* Consigna 1
Según el texto sobre el Crucificado de la iglesia de San Miguel, ¿qué preside esta imagen en la noche del Miércoles Santo?
* Consigna 2
Continúa el texto sobre el Crucificado de la iglesia de San Miguel a partir de su última oración.

* Texto para revisar
------------------------------------------------

Dentro de la alta calidad que ofrecen las seis imágenes del Crucificado que a lo largo de la Semana Santa salan a las calles de Medina, la figura de la iglesia de San Miguel, que preside en la noche del miércoles Santo el Viacrucis popular, es una prueba evidente de la importancia del arte medinense durante el siglo XVI. Simplemente con hacer el recorrido por los distintos templos que aún siguen en pie, se constata que la villa fue durante ese siglo uno de los más interesantes focos de la escultura castellana en consonancia con su gran actividad mercantil.
A la hora de afrontar su estudio, sorprende la escasa atención que hasta hace muy poco se le ha prestado; más aún si tenemos en cuenta que recibe culto en una parroquia que siempre ha sido objeto de atención para los historiadores del arte, contando incluso con algún trabajo monográfico. La consulta del archivo no ha proporcionado ningún dato sobre las circunstancias de su encargo ni tampoco el momento en que llegó a la iglesia.

------------------------------------------------

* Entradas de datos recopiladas
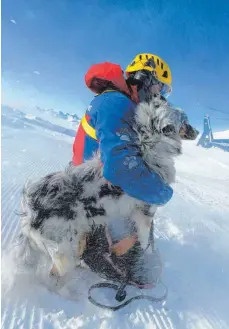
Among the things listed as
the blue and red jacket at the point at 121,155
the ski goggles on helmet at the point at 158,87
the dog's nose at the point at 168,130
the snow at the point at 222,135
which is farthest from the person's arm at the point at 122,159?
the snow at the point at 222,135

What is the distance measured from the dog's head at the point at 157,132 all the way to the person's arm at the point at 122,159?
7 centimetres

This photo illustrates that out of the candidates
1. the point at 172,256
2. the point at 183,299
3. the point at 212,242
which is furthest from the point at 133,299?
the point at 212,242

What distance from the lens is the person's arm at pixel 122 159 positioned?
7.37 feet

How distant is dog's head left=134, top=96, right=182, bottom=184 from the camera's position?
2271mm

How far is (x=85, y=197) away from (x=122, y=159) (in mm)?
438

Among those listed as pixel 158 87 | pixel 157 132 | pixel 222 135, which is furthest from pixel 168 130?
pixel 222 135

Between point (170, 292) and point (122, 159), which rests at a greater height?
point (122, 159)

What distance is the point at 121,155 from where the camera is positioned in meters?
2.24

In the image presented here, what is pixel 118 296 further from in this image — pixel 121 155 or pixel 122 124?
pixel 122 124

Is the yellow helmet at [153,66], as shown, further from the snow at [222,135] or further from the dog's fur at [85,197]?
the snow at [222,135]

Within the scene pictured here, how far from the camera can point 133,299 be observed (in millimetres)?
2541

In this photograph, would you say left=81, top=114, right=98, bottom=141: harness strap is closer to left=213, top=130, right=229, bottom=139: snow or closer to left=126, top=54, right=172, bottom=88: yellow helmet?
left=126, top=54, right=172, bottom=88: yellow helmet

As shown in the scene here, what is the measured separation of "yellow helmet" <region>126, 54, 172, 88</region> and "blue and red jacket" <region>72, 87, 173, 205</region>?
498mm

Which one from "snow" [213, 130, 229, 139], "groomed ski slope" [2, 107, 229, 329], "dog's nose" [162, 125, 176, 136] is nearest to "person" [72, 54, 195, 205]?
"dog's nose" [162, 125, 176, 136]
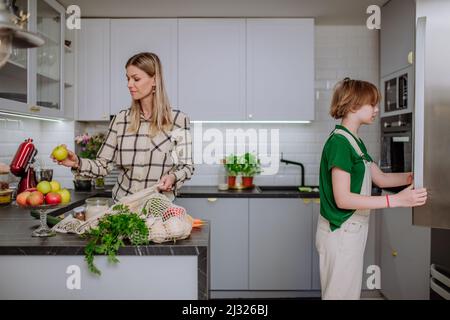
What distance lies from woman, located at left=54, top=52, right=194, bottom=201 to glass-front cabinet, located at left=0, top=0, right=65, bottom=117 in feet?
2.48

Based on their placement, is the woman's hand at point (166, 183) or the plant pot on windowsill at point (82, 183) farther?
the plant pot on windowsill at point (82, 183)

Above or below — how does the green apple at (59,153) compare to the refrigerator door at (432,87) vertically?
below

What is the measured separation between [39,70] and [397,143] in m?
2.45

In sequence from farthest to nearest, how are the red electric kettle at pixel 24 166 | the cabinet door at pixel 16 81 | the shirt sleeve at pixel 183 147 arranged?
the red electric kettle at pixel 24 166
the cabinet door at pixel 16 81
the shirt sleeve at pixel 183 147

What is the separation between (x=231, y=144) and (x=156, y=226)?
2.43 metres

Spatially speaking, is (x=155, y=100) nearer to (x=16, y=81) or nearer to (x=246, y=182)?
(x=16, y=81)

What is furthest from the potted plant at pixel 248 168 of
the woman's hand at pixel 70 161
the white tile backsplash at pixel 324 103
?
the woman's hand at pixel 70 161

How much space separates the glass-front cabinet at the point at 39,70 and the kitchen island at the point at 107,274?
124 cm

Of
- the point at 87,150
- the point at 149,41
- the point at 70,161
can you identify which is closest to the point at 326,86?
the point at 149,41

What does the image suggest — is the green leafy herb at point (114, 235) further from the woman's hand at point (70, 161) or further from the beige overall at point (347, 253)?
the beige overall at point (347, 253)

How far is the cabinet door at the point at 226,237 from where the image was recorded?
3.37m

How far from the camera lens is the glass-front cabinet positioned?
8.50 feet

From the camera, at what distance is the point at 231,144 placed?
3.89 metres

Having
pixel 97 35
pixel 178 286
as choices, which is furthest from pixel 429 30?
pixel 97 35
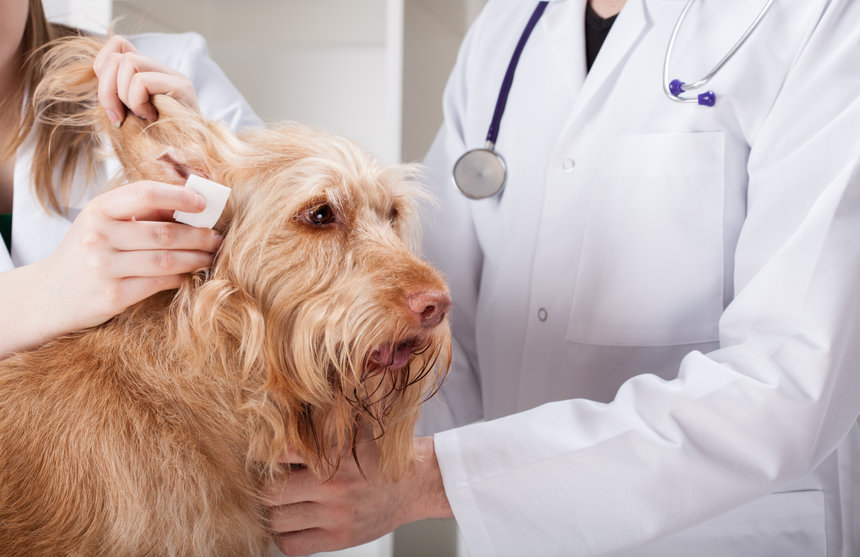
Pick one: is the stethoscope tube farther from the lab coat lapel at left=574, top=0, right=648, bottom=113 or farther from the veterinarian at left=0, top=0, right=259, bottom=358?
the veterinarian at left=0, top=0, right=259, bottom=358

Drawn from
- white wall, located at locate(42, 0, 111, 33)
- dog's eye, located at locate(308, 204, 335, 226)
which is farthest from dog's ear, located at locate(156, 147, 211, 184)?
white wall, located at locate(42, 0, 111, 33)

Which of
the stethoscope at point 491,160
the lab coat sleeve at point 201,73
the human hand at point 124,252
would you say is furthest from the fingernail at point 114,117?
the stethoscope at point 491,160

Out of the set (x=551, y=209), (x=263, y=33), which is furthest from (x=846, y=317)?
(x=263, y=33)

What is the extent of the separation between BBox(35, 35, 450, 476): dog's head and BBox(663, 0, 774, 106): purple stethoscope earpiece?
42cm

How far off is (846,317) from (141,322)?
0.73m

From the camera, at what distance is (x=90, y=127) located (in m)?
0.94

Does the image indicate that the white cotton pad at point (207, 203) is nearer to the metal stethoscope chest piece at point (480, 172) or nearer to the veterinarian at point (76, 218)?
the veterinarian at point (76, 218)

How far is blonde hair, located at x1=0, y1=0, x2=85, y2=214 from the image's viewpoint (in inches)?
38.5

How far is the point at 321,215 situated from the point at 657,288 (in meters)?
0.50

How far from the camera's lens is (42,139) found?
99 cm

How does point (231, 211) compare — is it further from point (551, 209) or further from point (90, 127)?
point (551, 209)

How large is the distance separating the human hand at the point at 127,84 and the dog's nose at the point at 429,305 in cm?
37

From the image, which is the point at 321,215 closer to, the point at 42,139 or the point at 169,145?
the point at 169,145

------------------------------------------------

* Resultado 1
Preside el Viacrucis popular.

* Resultado 2
Se trata de una talla de dos metros magníficamente resulta. El aspecto de la cabeza fue totalmente transformado en época posterior al eliminar el pelo original para poner una peluca. No hay en el rostro excesivo patetismo, ojos y boca quedan entreabiertos permitiendo ver la talla de la lengua y la parte posterior de la dentadura. Con excepción del paño de pureza, en ese mismo momento se hizo una nueva policromía pues coincide el tono bajo la melena con el de el resto del cuerpo. No obstante, esta decoración pictórica parece bastante fiel con la original. En el encarnado de todo el cuerpo se refleja la huella del látigo y se señala las moraduras en rodillas y tobillos de una forma similar a otros ejemplos del siglo XVI.
A pesar de estas intervenciones, es perfectamente apreciable la calidad de la talla. Los huesos y la musculatura se marcan bajo la piel con un gran realismo que también se observa en pequeños detalles, como la flexión de los dedos de la mano o las arrugas del talón al estar oprimido sobre la Cruz. El paño aparece surcado con multitud de pliegues lineales que se forman por la presión del nudo lateral.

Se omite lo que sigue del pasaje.